-------- Information shown --------

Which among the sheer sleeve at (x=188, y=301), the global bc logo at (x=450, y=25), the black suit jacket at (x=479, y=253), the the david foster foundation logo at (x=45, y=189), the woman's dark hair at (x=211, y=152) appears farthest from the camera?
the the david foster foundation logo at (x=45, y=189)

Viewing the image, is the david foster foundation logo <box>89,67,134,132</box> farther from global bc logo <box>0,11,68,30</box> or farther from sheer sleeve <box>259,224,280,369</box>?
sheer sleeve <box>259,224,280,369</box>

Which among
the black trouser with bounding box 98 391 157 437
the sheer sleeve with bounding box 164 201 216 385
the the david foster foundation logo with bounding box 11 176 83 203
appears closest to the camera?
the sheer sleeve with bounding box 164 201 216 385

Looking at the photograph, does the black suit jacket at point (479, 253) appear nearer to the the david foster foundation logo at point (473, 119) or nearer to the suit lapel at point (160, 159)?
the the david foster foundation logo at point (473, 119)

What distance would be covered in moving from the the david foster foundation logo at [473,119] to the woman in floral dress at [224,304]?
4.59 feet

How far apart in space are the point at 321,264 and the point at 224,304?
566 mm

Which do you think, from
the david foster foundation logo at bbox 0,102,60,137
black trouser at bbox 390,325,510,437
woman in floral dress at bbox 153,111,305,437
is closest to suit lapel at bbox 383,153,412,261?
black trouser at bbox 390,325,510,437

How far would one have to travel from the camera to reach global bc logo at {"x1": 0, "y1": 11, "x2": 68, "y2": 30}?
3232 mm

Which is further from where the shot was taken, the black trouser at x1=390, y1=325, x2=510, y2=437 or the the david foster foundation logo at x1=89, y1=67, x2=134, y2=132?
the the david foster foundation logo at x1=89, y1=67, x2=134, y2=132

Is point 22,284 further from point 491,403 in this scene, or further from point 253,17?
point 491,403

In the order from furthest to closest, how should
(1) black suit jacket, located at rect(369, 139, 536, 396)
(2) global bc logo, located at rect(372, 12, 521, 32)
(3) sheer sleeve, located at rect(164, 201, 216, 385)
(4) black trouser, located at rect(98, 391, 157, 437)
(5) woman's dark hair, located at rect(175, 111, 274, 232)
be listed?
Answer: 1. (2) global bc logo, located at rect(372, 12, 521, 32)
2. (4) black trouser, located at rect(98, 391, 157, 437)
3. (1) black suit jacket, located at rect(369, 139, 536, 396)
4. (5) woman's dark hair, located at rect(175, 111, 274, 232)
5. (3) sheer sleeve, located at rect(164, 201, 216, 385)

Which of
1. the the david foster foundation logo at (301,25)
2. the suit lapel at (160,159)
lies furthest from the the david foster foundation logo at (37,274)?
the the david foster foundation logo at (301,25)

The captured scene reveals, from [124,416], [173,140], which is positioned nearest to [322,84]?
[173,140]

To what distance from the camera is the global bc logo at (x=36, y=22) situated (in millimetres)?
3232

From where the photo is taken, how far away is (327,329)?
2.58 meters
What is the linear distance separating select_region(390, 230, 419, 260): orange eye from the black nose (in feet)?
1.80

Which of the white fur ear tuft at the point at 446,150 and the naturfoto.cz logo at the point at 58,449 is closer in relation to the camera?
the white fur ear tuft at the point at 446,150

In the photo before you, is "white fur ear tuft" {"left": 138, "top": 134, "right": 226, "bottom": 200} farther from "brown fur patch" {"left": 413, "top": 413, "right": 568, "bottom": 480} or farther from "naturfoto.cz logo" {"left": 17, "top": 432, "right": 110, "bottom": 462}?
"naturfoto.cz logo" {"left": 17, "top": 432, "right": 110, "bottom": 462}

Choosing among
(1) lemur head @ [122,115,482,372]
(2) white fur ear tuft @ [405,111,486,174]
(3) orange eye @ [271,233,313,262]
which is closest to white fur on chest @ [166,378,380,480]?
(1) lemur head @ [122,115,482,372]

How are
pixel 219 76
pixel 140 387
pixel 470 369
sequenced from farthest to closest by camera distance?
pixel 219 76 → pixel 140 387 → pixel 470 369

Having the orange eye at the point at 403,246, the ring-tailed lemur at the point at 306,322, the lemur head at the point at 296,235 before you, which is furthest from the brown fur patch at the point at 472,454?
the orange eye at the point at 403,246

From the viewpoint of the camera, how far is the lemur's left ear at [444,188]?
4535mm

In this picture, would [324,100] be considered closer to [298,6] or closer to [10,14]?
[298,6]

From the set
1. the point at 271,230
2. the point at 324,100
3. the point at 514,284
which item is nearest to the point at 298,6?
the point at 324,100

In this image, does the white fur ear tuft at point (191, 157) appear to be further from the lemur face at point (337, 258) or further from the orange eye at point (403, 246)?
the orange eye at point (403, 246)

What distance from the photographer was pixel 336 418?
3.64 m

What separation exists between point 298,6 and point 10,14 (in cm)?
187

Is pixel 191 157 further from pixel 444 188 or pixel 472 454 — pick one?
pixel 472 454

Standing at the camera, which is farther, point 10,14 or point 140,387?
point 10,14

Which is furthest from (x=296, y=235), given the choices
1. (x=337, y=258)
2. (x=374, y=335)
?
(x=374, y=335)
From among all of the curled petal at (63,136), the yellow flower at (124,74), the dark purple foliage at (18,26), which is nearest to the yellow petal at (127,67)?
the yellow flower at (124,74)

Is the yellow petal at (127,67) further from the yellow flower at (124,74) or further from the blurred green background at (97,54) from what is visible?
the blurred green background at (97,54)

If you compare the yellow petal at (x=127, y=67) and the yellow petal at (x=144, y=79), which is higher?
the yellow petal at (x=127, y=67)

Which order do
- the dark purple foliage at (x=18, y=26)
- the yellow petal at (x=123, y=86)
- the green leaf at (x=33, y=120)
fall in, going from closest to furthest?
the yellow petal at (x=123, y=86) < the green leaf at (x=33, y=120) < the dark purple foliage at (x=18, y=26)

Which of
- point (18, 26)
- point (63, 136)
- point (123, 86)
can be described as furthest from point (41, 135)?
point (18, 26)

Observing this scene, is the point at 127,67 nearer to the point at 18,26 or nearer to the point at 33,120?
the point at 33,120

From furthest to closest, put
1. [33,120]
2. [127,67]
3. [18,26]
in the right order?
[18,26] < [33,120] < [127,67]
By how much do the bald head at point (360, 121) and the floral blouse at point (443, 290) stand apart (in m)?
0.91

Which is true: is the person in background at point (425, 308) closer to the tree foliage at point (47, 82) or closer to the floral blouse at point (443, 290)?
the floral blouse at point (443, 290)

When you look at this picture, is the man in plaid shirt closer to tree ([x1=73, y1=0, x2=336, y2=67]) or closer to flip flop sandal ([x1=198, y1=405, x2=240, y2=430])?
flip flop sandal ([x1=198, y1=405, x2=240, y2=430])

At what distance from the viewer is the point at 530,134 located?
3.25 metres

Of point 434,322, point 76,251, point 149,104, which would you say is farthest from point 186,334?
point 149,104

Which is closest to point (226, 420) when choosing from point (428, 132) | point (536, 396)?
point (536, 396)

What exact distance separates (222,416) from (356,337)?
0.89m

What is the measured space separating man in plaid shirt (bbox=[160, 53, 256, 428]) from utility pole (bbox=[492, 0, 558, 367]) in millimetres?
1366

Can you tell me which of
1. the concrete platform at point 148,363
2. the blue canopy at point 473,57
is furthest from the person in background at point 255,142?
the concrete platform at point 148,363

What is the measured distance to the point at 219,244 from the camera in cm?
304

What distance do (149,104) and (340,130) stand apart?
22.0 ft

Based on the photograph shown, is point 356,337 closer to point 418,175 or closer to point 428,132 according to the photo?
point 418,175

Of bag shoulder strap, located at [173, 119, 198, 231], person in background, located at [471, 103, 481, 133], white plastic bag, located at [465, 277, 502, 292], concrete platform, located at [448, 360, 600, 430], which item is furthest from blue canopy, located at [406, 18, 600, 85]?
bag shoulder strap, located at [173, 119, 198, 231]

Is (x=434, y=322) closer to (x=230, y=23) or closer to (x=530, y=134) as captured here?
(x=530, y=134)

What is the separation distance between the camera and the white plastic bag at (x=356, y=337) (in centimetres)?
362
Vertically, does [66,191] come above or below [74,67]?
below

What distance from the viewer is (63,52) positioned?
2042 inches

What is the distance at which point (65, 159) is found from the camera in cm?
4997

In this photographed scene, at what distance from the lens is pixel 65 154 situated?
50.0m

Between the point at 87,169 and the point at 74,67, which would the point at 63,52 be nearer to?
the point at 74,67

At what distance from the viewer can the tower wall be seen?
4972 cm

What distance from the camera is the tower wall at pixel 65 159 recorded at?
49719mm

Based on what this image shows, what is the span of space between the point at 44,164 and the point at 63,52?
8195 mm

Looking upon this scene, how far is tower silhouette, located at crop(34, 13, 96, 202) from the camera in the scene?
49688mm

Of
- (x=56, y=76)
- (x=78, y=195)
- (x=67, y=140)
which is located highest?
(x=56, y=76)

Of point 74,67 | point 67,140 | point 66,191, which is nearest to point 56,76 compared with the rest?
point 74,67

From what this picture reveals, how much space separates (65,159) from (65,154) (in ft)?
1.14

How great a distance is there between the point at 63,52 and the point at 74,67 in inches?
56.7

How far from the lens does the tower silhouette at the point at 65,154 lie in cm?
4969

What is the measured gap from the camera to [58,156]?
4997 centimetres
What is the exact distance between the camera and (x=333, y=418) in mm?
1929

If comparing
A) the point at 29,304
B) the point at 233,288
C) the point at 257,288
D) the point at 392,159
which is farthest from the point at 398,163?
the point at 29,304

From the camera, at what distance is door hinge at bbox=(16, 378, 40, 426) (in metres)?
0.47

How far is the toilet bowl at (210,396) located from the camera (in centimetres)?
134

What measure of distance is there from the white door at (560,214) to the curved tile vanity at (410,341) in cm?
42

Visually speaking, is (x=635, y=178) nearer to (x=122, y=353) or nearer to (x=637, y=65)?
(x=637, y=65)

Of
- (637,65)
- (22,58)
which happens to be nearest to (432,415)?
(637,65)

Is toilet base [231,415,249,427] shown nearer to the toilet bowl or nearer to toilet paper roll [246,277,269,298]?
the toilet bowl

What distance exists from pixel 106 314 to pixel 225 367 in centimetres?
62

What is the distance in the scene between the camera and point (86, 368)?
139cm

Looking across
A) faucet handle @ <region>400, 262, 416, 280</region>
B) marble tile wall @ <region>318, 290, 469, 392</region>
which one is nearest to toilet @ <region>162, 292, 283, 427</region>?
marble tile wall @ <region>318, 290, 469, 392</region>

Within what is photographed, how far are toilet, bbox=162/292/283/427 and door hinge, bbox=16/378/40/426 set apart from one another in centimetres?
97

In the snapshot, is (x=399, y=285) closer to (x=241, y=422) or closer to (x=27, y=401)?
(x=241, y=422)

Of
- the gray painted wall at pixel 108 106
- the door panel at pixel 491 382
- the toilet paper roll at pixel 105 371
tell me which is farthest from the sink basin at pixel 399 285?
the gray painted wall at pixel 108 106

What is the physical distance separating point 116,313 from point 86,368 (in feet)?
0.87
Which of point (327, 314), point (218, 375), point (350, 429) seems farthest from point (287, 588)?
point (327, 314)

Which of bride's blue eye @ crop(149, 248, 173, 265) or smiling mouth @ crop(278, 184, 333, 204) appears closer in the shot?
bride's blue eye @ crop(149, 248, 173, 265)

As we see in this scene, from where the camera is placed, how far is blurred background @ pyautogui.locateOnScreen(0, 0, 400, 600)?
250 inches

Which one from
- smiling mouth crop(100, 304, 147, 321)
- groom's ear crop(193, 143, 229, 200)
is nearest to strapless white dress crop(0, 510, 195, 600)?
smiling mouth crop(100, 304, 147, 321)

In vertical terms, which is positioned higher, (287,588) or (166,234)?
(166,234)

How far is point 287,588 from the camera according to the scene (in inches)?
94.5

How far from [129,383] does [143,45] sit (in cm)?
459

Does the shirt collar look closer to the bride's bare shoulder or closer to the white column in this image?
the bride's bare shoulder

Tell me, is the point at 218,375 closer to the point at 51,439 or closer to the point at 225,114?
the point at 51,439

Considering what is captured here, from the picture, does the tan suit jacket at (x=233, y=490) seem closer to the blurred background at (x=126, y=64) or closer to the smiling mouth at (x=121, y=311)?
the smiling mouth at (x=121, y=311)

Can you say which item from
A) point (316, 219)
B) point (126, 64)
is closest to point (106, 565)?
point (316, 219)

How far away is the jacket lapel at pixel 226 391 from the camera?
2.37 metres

--------

**Direction:**
Please retype, exactly as written, every line from the line containing "Within what is" through the last line of the records above, including both of those lines, and nothing else.

**Exercise output:**
Within what is photographed, how far are toilet, bbox=162/292/283/427 and door hinge, bbox=16/378/40/426 set apart from one another in centimetres?
97

In the snapshot, is (x=399, y=285) closer to (x=241, y=422) or closer to (x=27, y=401)?
(x=241, y=422)

Of
- the gray painted wall at pixel 108 106
- the door panel at pixel 491 382
- the toilet paper roll at pixel 105 371
tell me which is farthest from the sink basin at pixel 399 285?
the gray painted wall at pixel 108 106

What is the physical distance separating point 116,313 from point 86,368 (in feet)?
0.87
Which of point (327, 314), point (218, 375), point (350, 429) seems farthest from point (287, 588)?
point (327, 314)

Which of bride's blue eye @ crop(149, 248, 173, 265) or smiling mouth @ crop(278, 184, 333, 204) appears closer in the shot?
bride's blue eye @ crop(149, 248, 173, 265)

As we see in this scene, from where the camera is placed, how far is blurred background @ pyautogui.locateOnScreen(0, 0, 400, 600)?
250 inches

Which one from
- smiling mouth crop(100, 304, 147, 321)
- groom's ear crop(193, 143, 229, 200)
is nearest to strapless white dress crop(0, 510, 195, 600)?
smiling mouth crop(100, 304, 147, 321)

In vertical terms, which is positioned higher, (287,588) or (166,234)?
(166,234)

How far is point 287,588 from the camera according to the scene (in inches)?
94.5

How far from [129,383] does [143,45] sit (in cm)?
459

Does the shirt collar look closer to the bride's bare shoulder or closer to the white column in this image?
the bride's bare shoulder

Tell me, is the point at 218,375 closer to the point at 51,439 or closer to the point at 225,114?
the point at 51,439

Considering what is captured here, from the picture, does the tan suit jacket at (x=233, y=490) seem closer to the blurred background at (x=126, y=64) or closer to the smiling mouth at (x=121, y=311)?
the smiling mouth at (x=121, y=311)

Can you say which item from
A) point (316, 219)
B) point (126, 64)
is closest to point (106, 565)?
point (316, 219)

How far away is the jacket lapel at pixel 226 391 from the camera?
2.37 metres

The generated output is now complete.